— Start TEXT SECTION —

Outfielder Sam Bowens played seven years in the major leagues.

Sam was with the Nashville Elite Giants in 1957-1958 and at Tennessee State University in 1958-1959. In the minors, he spent three years with Rochester (1962, 1963 and 1965); one reference called him "possibly the fastest player in the league". He was also with the Fox Cities Foxes in 1961.

He broke into the majors with a good cup of coffee in 1963 with the Baltimore Orioles, hitting .333 and slugging .500 in 15 games. The next year, he was the Orioles' starting right fielder (the other outfielders were Boog Powell and Jackie Brandt) as the Orioles had traded away the regular from 1963, Al Smith. Bowens was three years older than Powell and a couple years younger than Brooks Robinson. He hit 22 home runs with a .263 average in 1964, but for the rest of his major league career struggled to stay over .200 and became a backup. A leg injury did not help, and the emergence of young Orioles players Curt Blefary and Paul Blair just made things tougher. Bowens was able to stay in the majors despite his hitting as a result of fielding ability. He had a strong arm and played good defense. The December 1966 Baseball Digest referred to a catch made by Bowens on July 18 as the most memorable play of the 1966 season. The article referred to it as "sheer execution" as the game was not on the line at the time.

— End TEXT SECTION —

▶ _GIVEN TASK 1_
According to the text about Sam Bowens, which two young Orioles players made it harder for him to keep a starting role?

— Start GIVEN RECORDS —

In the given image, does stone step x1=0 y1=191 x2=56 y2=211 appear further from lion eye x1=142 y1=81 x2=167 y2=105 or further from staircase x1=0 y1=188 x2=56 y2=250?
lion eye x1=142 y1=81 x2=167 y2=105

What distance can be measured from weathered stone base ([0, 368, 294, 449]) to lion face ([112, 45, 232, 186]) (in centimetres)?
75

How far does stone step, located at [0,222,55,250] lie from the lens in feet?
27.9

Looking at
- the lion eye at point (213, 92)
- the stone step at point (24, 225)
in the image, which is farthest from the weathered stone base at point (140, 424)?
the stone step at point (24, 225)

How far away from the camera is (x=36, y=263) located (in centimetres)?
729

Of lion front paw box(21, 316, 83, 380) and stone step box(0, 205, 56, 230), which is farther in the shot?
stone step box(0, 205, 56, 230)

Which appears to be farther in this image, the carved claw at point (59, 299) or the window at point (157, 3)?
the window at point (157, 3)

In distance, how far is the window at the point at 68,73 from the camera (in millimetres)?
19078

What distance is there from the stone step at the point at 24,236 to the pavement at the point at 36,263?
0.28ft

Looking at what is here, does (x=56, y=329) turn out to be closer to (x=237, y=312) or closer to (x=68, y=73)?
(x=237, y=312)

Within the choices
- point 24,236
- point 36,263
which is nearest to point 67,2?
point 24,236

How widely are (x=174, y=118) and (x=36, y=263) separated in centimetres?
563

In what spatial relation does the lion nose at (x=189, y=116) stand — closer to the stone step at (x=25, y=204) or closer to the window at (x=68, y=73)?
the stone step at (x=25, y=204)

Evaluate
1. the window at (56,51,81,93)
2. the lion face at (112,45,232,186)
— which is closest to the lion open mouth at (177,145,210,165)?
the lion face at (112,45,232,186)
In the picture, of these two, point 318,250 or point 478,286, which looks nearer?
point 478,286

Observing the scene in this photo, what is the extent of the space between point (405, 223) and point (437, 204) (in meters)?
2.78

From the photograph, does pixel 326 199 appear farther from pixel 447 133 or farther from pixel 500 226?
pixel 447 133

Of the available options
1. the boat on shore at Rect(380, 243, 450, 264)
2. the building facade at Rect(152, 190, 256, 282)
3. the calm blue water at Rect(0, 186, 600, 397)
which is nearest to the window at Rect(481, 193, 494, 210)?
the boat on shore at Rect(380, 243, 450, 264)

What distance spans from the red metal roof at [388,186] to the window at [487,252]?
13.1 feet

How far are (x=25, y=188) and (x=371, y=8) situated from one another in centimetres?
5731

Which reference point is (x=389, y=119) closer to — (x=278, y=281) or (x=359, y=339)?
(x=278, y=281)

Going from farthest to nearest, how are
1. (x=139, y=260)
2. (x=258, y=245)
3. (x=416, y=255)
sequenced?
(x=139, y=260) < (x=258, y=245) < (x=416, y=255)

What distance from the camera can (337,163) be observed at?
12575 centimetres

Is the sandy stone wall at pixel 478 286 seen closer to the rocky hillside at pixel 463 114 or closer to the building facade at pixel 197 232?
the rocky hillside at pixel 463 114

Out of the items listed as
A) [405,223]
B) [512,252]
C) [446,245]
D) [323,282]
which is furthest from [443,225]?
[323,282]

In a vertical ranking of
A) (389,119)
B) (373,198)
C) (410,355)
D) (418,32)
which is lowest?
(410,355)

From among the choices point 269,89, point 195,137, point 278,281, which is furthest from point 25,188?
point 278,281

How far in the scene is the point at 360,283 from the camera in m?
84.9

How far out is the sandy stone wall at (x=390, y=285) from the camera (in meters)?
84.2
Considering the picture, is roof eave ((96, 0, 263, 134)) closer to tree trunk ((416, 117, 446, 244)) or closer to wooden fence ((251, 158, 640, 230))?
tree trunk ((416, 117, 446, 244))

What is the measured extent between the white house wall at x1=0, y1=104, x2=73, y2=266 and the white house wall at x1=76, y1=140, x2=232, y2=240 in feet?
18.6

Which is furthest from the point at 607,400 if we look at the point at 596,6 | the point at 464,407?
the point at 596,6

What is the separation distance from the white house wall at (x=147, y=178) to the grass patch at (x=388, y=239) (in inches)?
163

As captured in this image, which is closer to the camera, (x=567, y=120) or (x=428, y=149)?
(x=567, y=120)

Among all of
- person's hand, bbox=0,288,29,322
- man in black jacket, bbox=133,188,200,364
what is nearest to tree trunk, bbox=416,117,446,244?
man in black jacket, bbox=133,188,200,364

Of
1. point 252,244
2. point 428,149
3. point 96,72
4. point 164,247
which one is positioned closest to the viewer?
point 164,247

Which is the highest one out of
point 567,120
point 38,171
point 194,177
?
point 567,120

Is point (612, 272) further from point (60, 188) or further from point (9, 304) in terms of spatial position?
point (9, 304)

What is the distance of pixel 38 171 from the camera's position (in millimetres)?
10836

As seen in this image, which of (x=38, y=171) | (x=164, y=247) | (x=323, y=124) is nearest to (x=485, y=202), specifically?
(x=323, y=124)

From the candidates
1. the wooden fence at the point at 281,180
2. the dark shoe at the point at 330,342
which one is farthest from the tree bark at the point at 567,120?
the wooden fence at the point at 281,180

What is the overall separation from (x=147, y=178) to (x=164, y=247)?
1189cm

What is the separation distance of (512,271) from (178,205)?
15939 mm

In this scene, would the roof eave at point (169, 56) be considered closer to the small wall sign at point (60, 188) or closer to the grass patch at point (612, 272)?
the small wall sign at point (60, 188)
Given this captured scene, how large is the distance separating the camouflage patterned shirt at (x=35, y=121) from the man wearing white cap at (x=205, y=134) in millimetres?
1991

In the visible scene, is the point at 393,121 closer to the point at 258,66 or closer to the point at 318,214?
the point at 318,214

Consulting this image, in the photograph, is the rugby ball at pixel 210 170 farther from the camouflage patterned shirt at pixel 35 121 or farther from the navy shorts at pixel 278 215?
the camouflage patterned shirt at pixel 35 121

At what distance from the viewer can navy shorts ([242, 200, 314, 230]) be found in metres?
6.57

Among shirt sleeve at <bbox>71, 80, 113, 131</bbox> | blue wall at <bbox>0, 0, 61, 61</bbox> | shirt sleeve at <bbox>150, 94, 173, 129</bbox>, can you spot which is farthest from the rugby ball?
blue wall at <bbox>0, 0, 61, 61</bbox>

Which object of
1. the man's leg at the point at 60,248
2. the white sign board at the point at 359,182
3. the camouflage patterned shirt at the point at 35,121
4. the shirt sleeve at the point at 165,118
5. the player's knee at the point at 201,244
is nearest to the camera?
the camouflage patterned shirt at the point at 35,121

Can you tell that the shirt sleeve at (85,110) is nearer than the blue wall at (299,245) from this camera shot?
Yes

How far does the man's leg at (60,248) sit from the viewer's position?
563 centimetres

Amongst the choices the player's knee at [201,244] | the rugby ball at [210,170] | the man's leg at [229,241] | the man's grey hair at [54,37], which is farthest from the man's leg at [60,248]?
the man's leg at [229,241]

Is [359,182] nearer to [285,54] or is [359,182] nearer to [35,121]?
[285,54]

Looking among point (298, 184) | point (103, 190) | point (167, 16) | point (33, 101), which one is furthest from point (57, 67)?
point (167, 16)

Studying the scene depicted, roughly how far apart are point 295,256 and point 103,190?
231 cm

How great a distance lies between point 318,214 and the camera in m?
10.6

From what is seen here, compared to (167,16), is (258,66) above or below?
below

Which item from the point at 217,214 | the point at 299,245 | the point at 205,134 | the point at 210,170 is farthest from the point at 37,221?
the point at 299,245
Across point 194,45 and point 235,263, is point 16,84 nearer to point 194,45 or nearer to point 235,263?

— End GIVEN RECORDS —

▶ _GIVEN TASK 2_
Count the lines of the entries that contain the string "ball". Reply with the number alone.

▶ _WRITTEN RESPONSE 1_
Curt Blefary and Paul Blair.

▶ _WRITTEN RESPONSE 2_
3